Mines Minister Obert Mpofu said he had visited Arda Transau and that the homesteads there are modern and comfortable. “They have done more than 1,000 homesteads which are complete,” Minister Mpofu said. “Those are state-of-the-art homesteads which have not been seen anywhere else in Africa. It is a modern resettlement program.”

Those relocated to Arda Transau did not complain about their homes, but said the water and electricity promised by the officials before their relocation is still not available.

“We were allocated 4-bedroom houses. Nothing else. No water, no electricity. They said electricity would be supplied,” a man relocated by Anjin told VOA.

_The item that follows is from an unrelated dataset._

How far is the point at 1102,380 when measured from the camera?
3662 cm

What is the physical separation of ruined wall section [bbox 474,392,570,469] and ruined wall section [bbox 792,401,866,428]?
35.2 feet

“Right now, people are just starving there at Arda Transau. They have no food, lots of those people who were given plots this year, they didn’t plow during the past rainy season, and as a result they are in hunger.”

The Anjin resident said people who had been relocated to the Anjin area were still better off than those on the Mbada side. Anjin, he said, had offered some of the men construction jobs for a few dollars a day. But now those jobs have ended.

Another 4,000 families are slated for relocation to the same farm.

Maguwu of the Center for Research and Development says Arda Transau is not big enough to accommodate those 25,000 people, let alone give them enough land.

Two smaller companies operating in the Marange mining zone, Pure Diamonds and Marange Resources, will soon initiate relocations of their own.

The New Reclamation Group, which holds a 50% stake in Mbada, has a video on its Web site that portrays its treatment of Marange residents in a different light than the residents themselves. “The people of Marange have been aided to the tune of $2.5 million US," it declares. The video shows residents receiving food aid and says Mbada has given relocated residents food and farming inputs and planted trees.

But Marange residents are demanding sustainable benefits such as jobs or shares in the mining company. Local councilor Tichafara Kusena observed that the mining companies never consult the community about needs when providing aid - for instance donating unneeded exercise books to a school that was desperate for text books.

Kusena said the people of Marange are losing hope of ever benefiting from diamonds.

“The general feeling is that we are not going to benefit ... because those who are supposed to benefit, those who are directly affected ... are are being relocated to Arda Transau, which is far away from the mining companies,” Kusena said.

“They are being relocated without even employment, being relocated without even compensation, being relocated without even any benefit," he continued.

"What can we expect? We are not going to benefit.”

Meanwhile, international attention has dwindled since 2009 when massive human rights abuses came to light. Rights activists say only large scale violence would boost pressure on Harare to institute reforms in Marange.

Human rights advocates also worry that the Kimberley Process has become a toothless watchdog under its new chairman, Mathieu Yamba of the Democratic Republic of Congo, whose unilateral rulings and declarations have grossly favored the Zimbabwean government and those extracting immense wealth from the Marange field.

Far from that diamond trove, Marange people in Arda Transau face an uncertain future.

“Most people are actually starving,” the resident relocated by Anjin told VOA.

“They don’t know where the diamond money is going. Maybe some people in Harare, maybe the minister of mines knows better.”